The Eiffel Tower, the symbol of Paris, will soon be protected by bulletproof glass walls 2.5 metres (eight feet) high, part of a plan to prevent attacks at the monument, the city said Thursday.
The walls costing some 20 million euros ($21.4 million) will be erected this autumn at the northern and southern ends of the monument area, city hall said in a statement.
On the western and eastern sides, "inelegant temporary" barriers that were thrown up around the 324-metre (1,063-foot) tower during the Euro 2016 football tournament in France last year will be replaced by ornate fencing.

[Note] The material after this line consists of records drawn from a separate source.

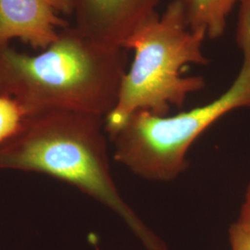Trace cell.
<instances>
[{
  "mask_svg": "<svg viewBox=\"0 0 250 250\" xmlns=\"http://www.w3.org/2000/svg\"><path fill=\"white\" fill-rule=\"evenodd\" d=\"M125 48L101 45L76 27L37 55L0 45V97L23 116L68 110L103 117L116 106L127 72Z\"/></svg>",
  "mask_w": 250,
  "mask_h": 250,
  "instance_id": "cell-1",
  "label": "cell"
},
{
  "mask_svg": "<svg viewBox=\"0 0 250 250\" xmlns=\"http://www.w3.org/2000/svg\"><path fill=\"white\" fill-rule=\"evenodd\" d=\"M107 137L103 117L68 110L24 116L0 144V170L41 172L64 181L120 217L146 250H168L119 191Z\"/></svg>",
  "mask_w": 250,
  "mask_h": 250,
  "instance_id": "cell-2",
  "label": "cell"
},
{
  "mask_svg": "<svg viewBox=\"0 0 250 250\" xmlns=\"http://www.w3.org/2000/svg\"><path fill=\"white\" fill-rule=\"evenodd\" d=\"M204 29L191 30L186 0H173L161 14L142 27L126 43L134 58L125 73L119 99L105 121L110 139L137 111L166 116L170 107H182L188 97L203 89L201 76H183L190 65L208 62L203 52Z\"/></svg>",
  "mask_w": 250,
  "mask_h": 250,
  "instance_id": "cell-3",
  "label": "cell"
},
{
  "mask_svg": "<svg viewBox=\"0 0 250 250\" xmlns=\"http://www.w3.org/2000/svg\"><path fill=\"white\" fill-rule=\"evenodd\" d=\"M239 46L244 56L241 70L224 94L172 116L134 112L109 139L115 161L150 182H171L184 173L188 151L200 134L232 110L250 107V39Z\"/></svg>",
  "mask_w": 250,
  "mask_h": 250,
  "instance_id": "cell-4",
  "label": "cell"
},
{
  "mask_svg": "<svg viewBox=\"0 0 250 250\" xmlns=\"http://www.w3.org/2000/svg\"><path fill=\"white\" fill-rule=\"evenodd\" d=\"M161 0H72L75 27L99 44L125 48L132 36L159 15L157 8Z\"/></svg>",
  "mask_w": 250,
  "mask_h": 250,
  "instance_id": "cell-5",
  "label": "cell"
},
{
  "mask_svg": "<svg viewBox=\"0 0 250 250\" xmlns=\"http://www.w3.org/2000/svg\"><path fill=\"white\" fill-rule=\"evenodd\" d=\"M72 13V0H0V45L18 39L45 49L59 38Z\"/></svg>",
  "mask_w": 250,
  "mask_h": 250,
  "instance_id": "cell-6",
  "label": "cell"
},
{
  "mask_svg": "<svg viewBox=\"0 0 250 250\" xmlns=\"http://www.w3.org/2000/svg\"><path fill=\"white\" fill-rule=\"evenodd\" d=\"M248 0H186L187 19L191 30L204 29L207 36L217 39L224 35L232 9Z\"/></svg>",
  "mask_w": 250,
  "mask_h": 250,
  "instance_id": "cell-7",
  "label": "cell"
},
{
  "mask_svg": "<svg viewBox=\"0 0 250 250\" xmlns=\"http://www.w3.org/2000/svg\"><path fill=\"white\" fill-rule=\"evenodd\" d=\"M23 117L13 100L0 97V144L15 133Z\"/></svg>",
  "mask_w": 250,
  "mask_h": 250,
  "instance_id": "cell-8",
  "label": "cell"
},
{
  "mask_svg": "<svg viewBox=\"0 0 250 250\" xmlns=\"http://www.w3.org/2000/svg\"><path fill=\"white\" fill-rule=\"evenodd\" d=\"M229 241L231 250H250V232L235 222L229 229Z\"/></svg>",
  "mask_w": 250,
  "mask_h": 250,
  "instance_id": "cell-9",
  "label": "cell"
},
{
  "mask_svg": "<svg viewBox=\"0 0 250 250\" xmlns=\"http://www.w3.org/2000/svg\"><path fill=\"white\" fill-rule=\"evenodd\" d=\"M250 37V0L241 5L240 14L237 24V43Z\"/></svg>",
  "mask_w": 250,
  "mask_h": 250,
  "instance_id": "cell-10",
  "label": "cell"
},
{
  "mask_svg": "<svg viewBox=\"0 0 250 250\" xmlns=\"http://www.w3.org/2000/svg\"><path fill=\"white\" fill-rule=\"evenodd\" d=\"M236 222L243 225L250 232V183L246 190L245 197L239 212V217Z\"/></svg>",
  "mask_w": 250,
  "mask_h": 250,
  "instance_id": "cell-11",
  "label": "cell"
}]
</instances>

"The terror threat remains high in Paris, and the most vulnerable sites, starting with the Eiffel Tower, must be the object of special security measures," deputy mayor Jean-Francois Martins told a press conference.
The glass walls will prevent individuals or vehicles storming the site visited by six million people each year, he added.
Some councillors quoted by Le Parisien newspaper said they feared the walls would turn the iconic tower into a "fortress".
They could turn off tourists who simply want to have their pictures snapped under the tower without visiting the venerable Iron Lady.
Martins said that visitors will continue to have access to the foot of the tower -- after undergoing security checks -- free of charge.
Removing the unsightly barriers currently in place would give both visitors and locals alike "a nicer view of the monument", he said.
Architects will help design the walls so that they blend in with the river, which borders the tower to the north, and with the Champ de Mars park to the south, he added.
Security has been boosted around French tourist sites, transport hubs and places of worship after a string of jihadist attacks that claimed 238 lives around the country between January 2015 and July 2016.
The continuing nature of the threat was brought home last week by an attack on troops patrolling outside the Louvre museum.
The suspect, a 29-year-old Egyptian who shouted "Allahu Akbar" (God is Greatest), was shot in the stomach after slightly injuring a soldier with a machete.
The assault came on the day France launched its formal bid to host the 2024 Summer Olympics, lighting up the Eiffel Tower in the blue, white and red national colours.
The tower, which was inaugurated for the 1889 Exposition Universelle, will undergo a major upgrade as part of the bid.